Ces interminables détours contre le courant des eaux jusqu’au Portage la Loche furent les seuls à conduire dans l’Extrême-Nord, pendant 23 ans, nos missionnaires et leurs approvisionnements.

Et tout ce qui passait par là, hommes et choses, relevait du bon plaisir des directeurs de la Compagnie des fourrures, sans appel comme sans merci. La Compagnie réglait la date et le mode des départs, le nombre des passagers, la quantité des objets à transporter, les frais à couvrir. Elle déclarait n’assumer aucune responsabilité, au sujet des accidents de corps ou de biens, et rejeter d’avance toute plainte concernant les articles détériorés ou perdus. Il ne restait aux missionnaires que la ressource des humbles prières et des silencieuses patiences.

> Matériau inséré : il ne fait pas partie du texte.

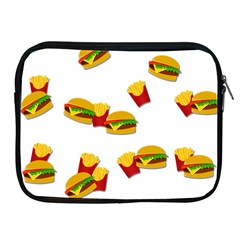 Hamburgers And French Fries  Apple Ipad 2/3/4 Zipper Cases by Valentinaart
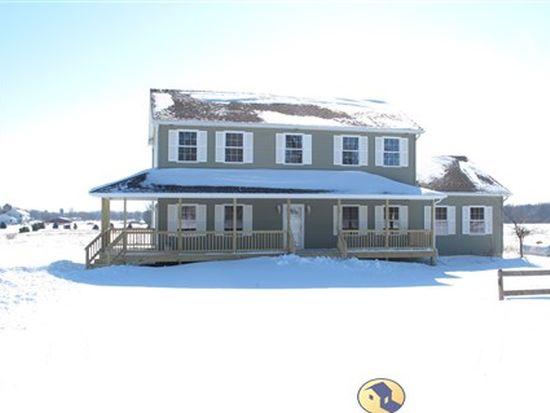 14059 jeddo rd lynn mi 48097 is off market zillow
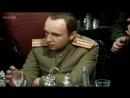 Дни Турбиных (1976) 2 серии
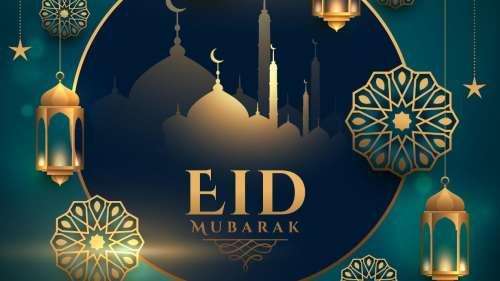 Happy Eid-ul-Adha 2021: इन संदेशों के साथ दोस्तों को दें ईद की मुबारकबाद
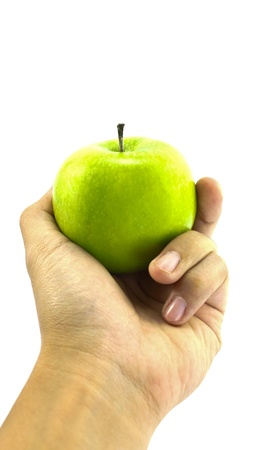 An apple on the hand isolated on white photo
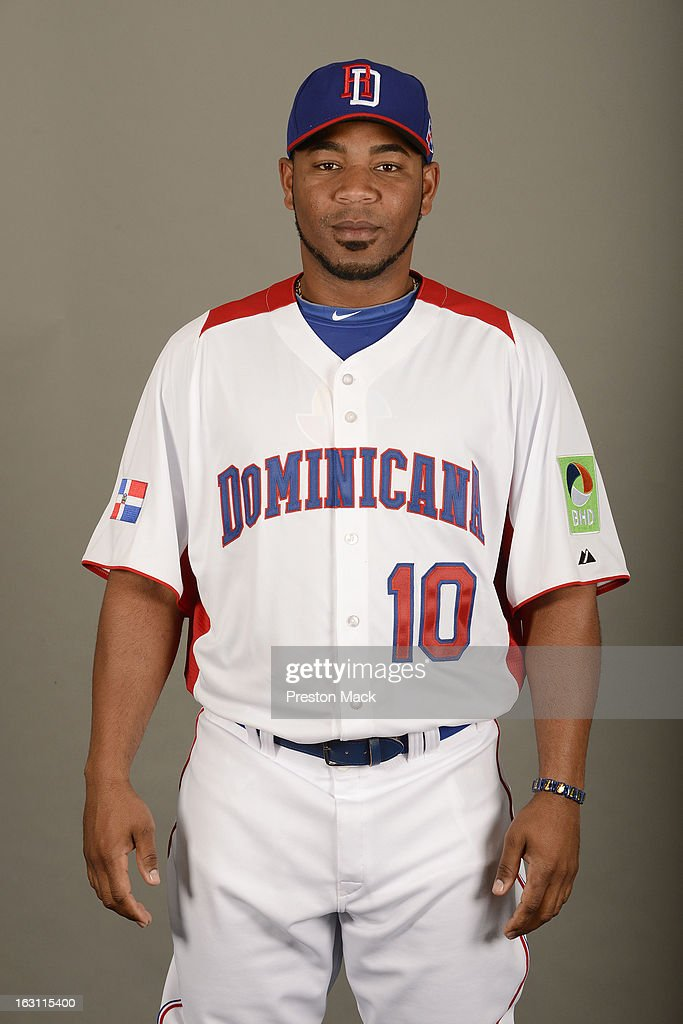 <a gi-track='captionPersonalityLinkClicked' href=/galleries/search?phrase=Edwin+Encarnacion&family=editorial&specificpeople=598285 ng-click='$event.stopPropagation()'>Edwin Encarnacion</a> #10 of Team Dominican Republic poses for a headshot for the 2013 World Baseball Classic on March 4, 2013 at George M. Steinbrenner Field in Tampa, Florida.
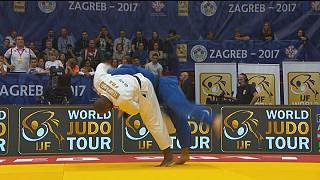 Teddy Riner delivers gold-plated performance at Zagreb Grand Prix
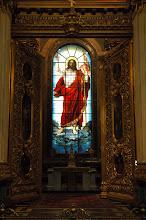 Photo: St. Isaac's church - St, Petersburg, Russia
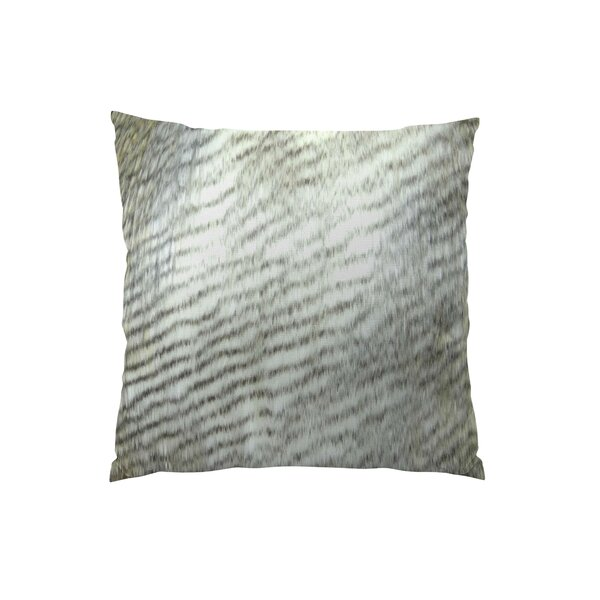 Alaskan Hawk Handmade Throw Pillow by Plutus Brands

Une seule des douze barges annuelles de la Compagnie était affectée au service de toutes les missions : deux tiers de sa capacité pour les trois ou quatre ministres protestants et leur famille, le reste pour les missionnaires catholiques, leurs frères coadjuteurs
Sur un affluent du Mackenzie
et les Sœurs Grises.

Comment faire tenir, en ce « tiers de barge », le nécessaire d’une année d’apostolat, si l’on considère que l’argent n’a point de cours en ces pays, et que l’on achète le gibier et le travail de l’Indien, non pas avec des piastres dont il n’aurait que faire, mais avec l’équivalent en espèces : thé, tabac, poudre, plomb, linge, outils, etc… ! Décompte fait des besoins de toutes les missions, quel accommodement pouvait-il rester, en ce coin de barge, pour les denrées d’échange ? À plus forte raison, comment, avec si peu, espérer développer les œuvres, bâtir des orphelinats, des hôpitaux, des églises ?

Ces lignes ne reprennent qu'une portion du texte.